EXERCISE GOAL: Copy out every line of the entries below that contains the word "distance".

INFORMATION SUPPLIED:
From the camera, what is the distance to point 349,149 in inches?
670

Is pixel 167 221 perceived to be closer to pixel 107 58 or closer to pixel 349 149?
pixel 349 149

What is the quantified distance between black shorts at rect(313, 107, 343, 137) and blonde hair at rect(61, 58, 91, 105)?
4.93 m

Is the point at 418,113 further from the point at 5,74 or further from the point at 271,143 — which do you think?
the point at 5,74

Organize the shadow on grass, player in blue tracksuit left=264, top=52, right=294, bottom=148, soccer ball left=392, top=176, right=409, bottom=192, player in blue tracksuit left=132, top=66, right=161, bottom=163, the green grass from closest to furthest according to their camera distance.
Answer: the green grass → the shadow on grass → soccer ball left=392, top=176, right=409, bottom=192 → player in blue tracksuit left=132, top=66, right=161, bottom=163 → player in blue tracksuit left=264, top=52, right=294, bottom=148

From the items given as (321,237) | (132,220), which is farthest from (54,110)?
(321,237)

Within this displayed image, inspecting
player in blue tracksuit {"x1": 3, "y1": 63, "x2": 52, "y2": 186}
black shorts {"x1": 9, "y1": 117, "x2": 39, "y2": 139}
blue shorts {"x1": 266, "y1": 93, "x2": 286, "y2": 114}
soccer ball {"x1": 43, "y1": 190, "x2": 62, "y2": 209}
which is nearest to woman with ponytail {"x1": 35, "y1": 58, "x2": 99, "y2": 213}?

...

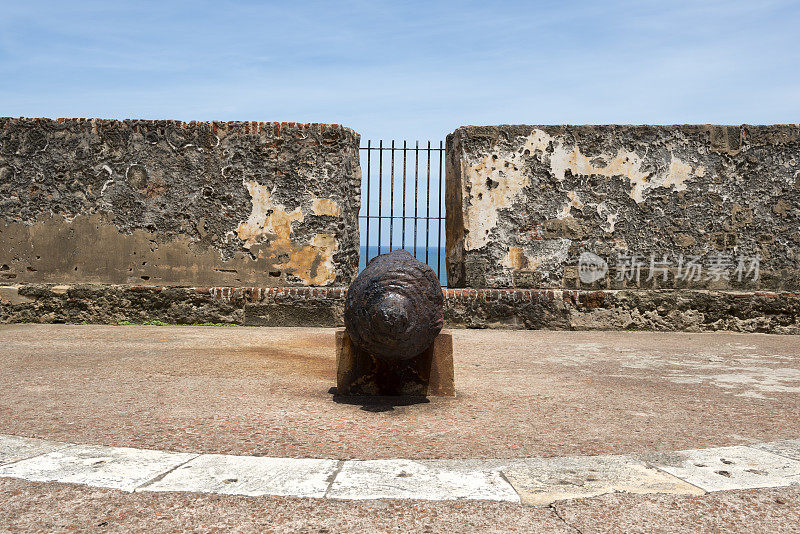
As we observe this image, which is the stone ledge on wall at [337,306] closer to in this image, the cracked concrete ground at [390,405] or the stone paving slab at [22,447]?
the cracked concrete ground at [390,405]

ANSWER TO THIS EXERCISE:
From the camera, what is the distance to point 349,149 in inches?
What is the quantified distance between black shorts at rect(313, 107, 343, 137) and blonde hair at rect(61, 58, 91, 105)?
Organize the shadow on grass, player in blue tracksuit left=264, top=52, right=294, bottom=148, soccer ball left=392, top=176, right=409, bottom=192, player in blue tracksuit left=132, top=66, right=161, bottom=163, the green grass from closest to furthest according to their camera distance.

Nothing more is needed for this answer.